In the records below, how many lines contain the word "seen"? Reply with the number alone.

Stored records:
□ □ □
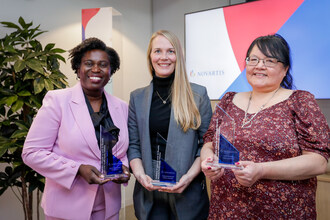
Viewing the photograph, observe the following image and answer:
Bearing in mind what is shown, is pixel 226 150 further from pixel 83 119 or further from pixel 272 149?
pixel 83 119

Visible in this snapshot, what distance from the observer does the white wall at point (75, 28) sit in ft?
10.6

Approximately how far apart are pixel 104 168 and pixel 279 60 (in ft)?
3.31

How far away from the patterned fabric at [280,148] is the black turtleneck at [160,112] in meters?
0.46

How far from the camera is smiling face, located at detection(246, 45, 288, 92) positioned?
1.41 meters

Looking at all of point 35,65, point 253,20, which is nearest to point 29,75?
point 35,65

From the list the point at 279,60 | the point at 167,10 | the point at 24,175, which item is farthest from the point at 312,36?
the point at 24,175

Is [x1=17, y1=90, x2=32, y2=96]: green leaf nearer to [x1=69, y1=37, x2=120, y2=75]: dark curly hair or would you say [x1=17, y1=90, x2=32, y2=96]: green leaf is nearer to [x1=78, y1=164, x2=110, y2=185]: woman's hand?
[x1=69, y1=37, x2=120, y2=75]: dark curly hair

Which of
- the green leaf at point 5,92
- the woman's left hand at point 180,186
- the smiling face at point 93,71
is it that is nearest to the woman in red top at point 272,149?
the woman's left hand at point 180,186

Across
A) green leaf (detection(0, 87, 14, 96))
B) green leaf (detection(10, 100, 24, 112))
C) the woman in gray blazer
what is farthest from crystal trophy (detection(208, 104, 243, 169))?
green leaf (detection(0, 87, 14, 96))

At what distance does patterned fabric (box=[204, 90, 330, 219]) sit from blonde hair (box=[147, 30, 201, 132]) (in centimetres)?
34

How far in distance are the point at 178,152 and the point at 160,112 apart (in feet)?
0.93

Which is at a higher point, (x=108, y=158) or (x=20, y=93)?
(x=20, y=93)

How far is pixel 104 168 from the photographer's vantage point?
4.70ft

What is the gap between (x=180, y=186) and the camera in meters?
1.58
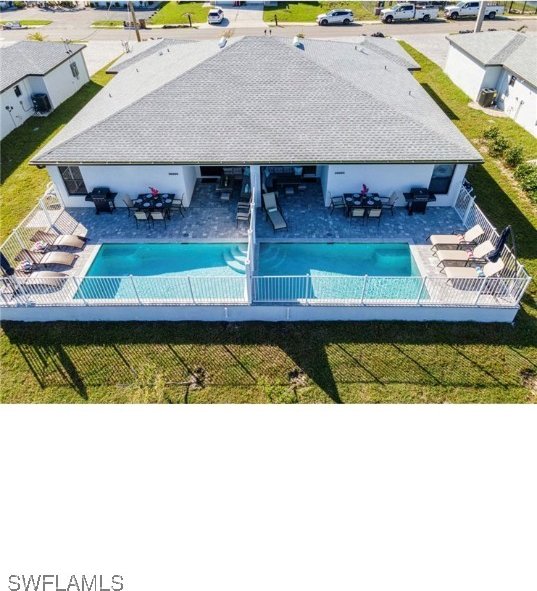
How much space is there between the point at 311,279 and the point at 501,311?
21.8 ft

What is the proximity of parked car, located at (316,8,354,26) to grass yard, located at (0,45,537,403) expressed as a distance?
4790 cm

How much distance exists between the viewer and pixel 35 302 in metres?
13.5

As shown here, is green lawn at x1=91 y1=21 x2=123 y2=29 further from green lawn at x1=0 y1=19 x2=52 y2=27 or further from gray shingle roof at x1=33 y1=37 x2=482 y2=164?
gray shingle roof at x1=33 y1=37 x2=482 y2=164

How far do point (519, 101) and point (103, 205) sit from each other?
26944mm

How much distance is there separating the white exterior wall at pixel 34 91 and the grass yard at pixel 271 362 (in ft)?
66.9

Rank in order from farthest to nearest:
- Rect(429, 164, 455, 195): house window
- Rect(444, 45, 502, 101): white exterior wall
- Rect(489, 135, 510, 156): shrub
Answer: Rect(444, 45, 502, 101): white exterior wall, Rect(489, 135, 510, 156): shrub, Rect(429, 164, 455, 195): house window

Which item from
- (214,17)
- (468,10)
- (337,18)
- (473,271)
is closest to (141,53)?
(473,271)

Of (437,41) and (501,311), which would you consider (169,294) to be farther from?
(437,41)

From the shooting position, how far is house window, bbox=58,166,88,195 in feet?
56.1

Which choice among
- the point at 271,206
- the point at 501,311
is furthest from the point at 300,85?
the point at 501,311

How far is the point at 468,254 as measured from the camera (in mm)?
14680

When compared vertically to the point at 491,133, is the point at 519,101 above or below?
above

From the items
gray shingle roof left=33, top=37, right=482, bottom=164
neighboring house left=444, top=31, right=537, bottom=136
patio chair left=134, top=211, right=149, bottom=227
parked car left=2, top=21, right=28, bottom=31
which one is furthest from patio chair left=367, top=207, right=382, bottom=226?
parked car left=2, top=21, right=28, bottom=31

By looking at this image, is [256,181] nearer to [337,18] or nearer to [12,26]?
[337,18]
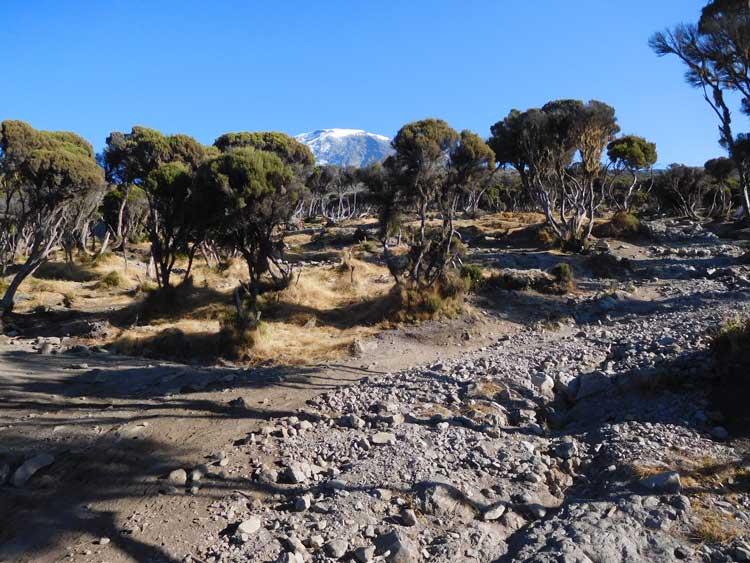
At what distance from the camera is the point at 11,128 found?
1820 cm

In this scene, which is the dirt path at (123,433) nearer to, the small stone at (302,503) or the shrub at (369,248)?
the small stone at (302,503)

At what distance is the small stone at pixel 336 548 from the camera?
154 inches

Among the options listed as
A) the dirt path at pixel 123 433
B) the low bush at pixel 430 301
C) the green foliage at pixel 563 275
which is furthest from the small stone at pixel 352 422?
the green foliage at pixel 563 275

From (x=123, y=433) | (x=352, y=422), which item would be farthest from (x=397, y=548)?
(x=123, y=433)

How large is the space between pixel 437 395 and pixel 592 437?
7.57 ft

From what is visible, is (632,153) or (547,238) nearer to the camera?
(547,238)

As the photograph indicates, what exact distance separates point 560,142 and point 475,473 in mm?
23770

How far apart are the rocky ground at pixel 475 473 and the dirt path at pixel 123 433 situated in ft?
0.17

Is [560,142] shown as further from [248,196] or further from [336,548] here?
[336,548]

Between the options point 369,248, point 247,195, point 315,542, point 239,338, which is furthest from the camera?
point 369,248

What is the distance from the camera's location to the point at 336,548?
155 inches

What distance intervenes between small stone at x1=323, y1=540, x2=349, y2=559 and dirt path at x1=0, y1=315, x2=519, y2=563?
113 cm

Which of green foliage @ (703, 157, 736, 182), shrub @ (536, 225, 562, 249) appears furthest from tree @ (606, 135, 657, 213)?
shrub @ (536, 225, 562, 249)

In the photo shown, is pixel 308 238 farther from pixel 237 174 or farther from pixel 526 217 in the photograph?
pixel 237 174
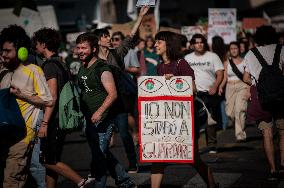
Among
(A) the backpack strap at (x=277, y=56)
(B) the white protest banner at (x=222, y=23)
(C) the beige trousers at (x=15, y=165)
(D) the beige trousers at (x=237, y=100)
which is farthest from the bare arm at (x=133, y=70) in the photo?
(B) the white protest banner at (x=222, y=23)

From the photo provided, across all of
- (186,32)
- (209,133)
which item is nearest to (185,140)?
(209,133)

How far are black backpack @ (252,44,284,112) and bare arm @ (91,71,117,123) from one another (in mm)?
2329

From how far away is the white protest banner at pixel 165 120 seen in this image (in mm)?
8047

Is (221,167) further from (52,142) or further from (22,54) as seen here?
(22,54)

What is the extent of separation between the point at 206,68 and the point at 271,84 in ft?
9.64

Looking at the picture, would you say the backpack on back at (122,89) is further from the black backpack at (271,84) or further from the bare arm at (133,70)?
the black backpack at (271,84)

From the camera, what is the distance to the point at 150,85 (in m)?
8.07

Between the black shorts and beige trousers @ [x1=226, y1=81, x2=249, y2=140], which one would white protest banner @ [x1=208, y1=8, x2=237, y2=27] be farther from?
the black shorts

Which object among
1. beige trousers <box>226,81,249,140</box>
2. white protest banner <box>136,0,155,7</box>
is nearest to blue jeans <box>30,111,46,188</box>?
white protest banner <box>136,0,155,7</box>

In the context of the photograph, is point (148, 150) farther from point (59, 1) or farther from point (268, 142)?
point (59, 1)

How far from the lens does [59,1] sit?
1756 inches

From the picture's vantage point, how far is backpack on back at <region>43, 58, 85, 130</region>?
7664 millimetres

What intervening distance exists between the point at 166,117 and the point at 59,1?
37179 mm

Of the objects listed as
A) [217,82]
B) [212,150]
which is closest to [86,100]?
[217,82]
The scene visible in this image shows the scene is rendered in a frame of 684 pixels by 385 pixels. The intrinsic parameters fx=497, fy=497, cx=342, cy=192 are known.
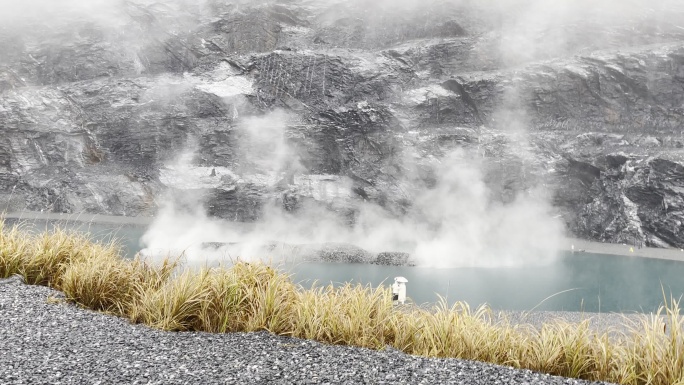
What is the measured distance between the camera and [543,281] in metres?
22.6

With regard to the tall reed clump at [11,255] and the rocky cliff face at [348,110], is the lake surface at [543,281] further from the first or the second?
the tall reed clump at [11,255]

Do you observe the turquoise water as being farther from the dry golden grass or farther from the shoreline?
the dry golden grass

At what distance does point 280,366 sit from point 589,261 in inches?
1130

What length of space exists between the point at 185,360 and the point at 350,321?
175cm

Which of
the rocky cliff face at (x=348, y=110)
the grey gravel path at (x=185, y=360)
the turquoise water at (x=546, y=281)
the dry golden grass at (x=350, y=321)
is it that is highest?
the rocky cliff face at (x=348, y=110)

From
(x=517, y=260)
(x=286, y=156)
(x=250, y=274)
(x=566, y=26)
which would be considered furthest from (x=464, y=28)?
(x=250, y=274)

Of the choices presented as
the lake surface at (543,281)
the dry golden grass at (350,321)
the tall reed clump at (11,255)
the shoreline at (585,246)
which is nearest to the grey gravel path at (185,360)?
the dry golden grass at (350,321)

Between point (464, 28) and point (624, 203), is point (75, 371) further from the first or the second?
point (464, 28)

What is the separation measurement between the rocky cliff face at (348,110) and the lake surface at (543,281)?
8501 mm

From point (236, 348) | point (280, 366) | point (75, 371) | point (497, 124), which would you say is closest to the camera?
point (75, 371)

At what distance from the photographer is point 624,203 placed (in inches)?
1373

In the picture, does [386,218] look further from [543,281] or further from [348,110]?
[543,281]

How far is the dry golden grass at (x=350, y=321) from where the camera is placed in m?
4.73

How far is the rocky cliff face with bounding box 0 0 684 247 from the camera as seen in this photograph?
1462 inches
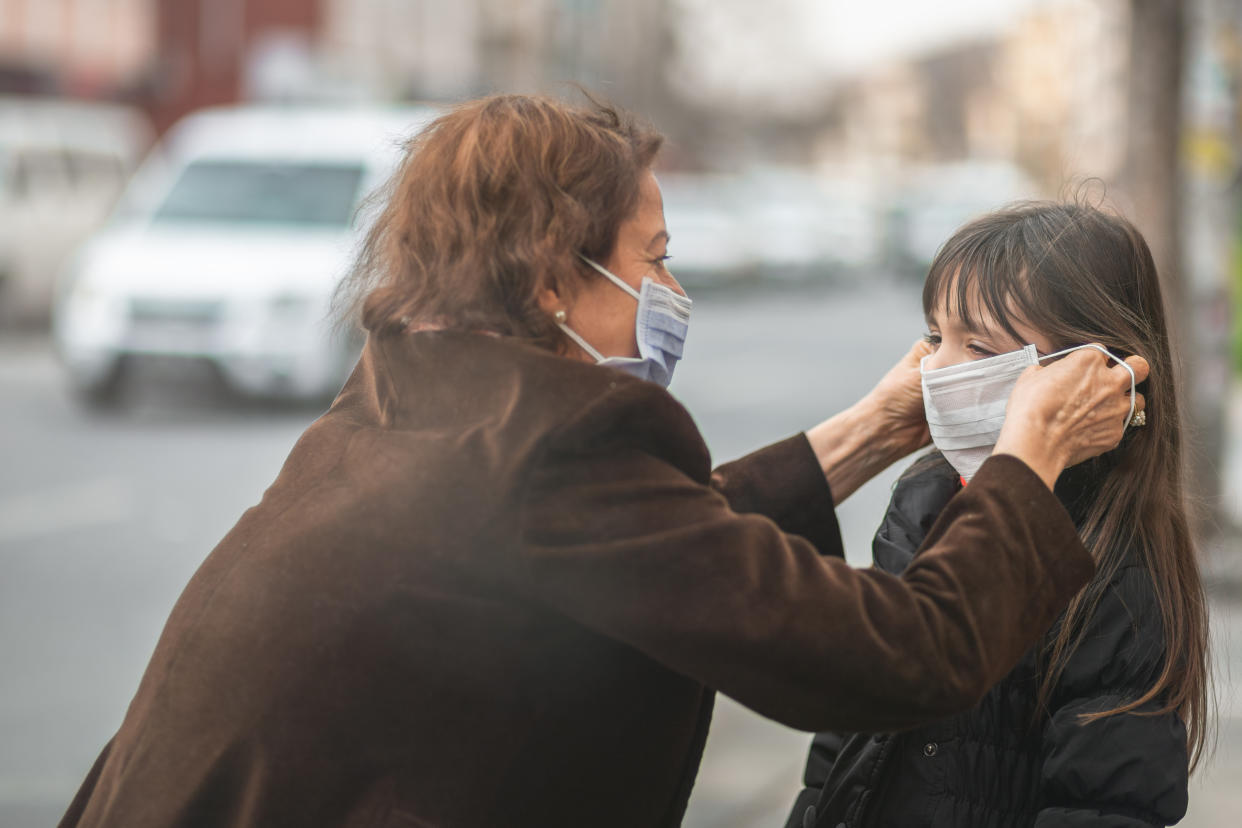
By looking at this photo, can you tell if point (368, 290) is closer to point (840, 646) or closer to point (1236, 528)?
point (840, 646)

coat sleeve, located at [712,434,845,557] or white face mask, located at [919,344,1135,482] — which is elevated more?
white face mask, located at [919,344,1135,482]

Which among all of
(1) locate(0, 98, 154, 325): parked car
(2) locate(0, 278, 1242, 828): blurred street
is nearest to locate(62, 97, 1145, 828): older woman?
(2) locate(0, 278, 1242, 828): blurred street

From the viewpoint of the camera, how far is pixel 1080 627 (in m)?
2.02

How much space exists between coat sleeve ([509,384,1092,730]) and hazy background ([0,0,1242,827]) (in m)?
0.67

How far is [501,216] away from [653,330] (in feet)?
0.97

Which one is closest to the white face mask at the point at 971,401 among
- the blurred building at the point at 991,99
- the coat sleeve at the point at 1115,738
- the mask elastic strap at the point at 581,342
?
the coat sleeve at the point at 1115,738

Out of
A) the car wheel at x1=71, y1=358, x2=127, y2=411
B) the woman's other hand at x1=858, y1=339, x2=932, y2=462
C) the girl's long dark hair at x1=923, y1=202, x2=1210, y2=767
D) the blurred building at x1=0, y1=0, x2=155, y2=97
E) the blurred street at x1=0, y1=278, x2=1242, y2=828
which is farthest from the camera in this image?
the blurred building at x1=0, y1=0, x2=155, y2=97

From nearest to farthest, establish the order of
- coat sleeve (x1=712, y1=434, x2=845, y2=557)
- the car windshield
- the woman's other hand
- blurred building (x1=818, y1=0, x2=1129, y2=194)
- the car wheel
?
coat sleeve (x1=712, y1=434, x2=845, y2=557), the woman's other hand, the car wheel, the car windshield, blurred building (x1=818, y1=0, x2=1129, y2=194)

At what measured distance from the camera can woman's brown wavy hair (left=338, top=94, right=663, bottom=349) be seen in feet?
5.79

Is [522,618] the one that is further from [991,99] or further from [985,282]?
[991,99]

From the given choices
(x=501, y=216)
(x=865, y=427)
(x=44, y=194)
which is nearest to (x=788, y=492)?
(x=865, y=427)

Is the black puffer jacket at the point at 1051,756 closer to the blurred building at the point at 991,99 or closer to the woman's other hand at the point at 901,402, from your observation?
the woman's other hand at the point at 901,402

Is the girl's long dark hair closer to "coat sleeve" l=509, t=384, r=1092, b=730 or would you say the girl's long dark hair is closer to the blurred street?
"coat sleeve" l=509, t=384, r=1092, b=730

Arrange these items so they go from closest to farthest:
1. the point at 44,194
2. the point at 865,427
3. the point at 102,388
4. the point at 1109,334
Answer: the point at 1109,334
the point at 865,427
the point at 102,388
the point at 44,194
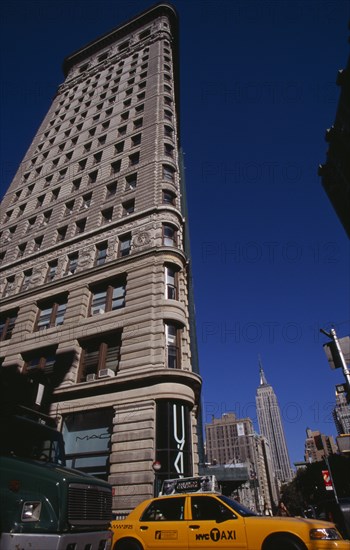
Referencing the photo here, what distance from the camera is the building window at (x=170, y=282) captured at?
□ □ □
> **SOLVED PROBLEM**: 4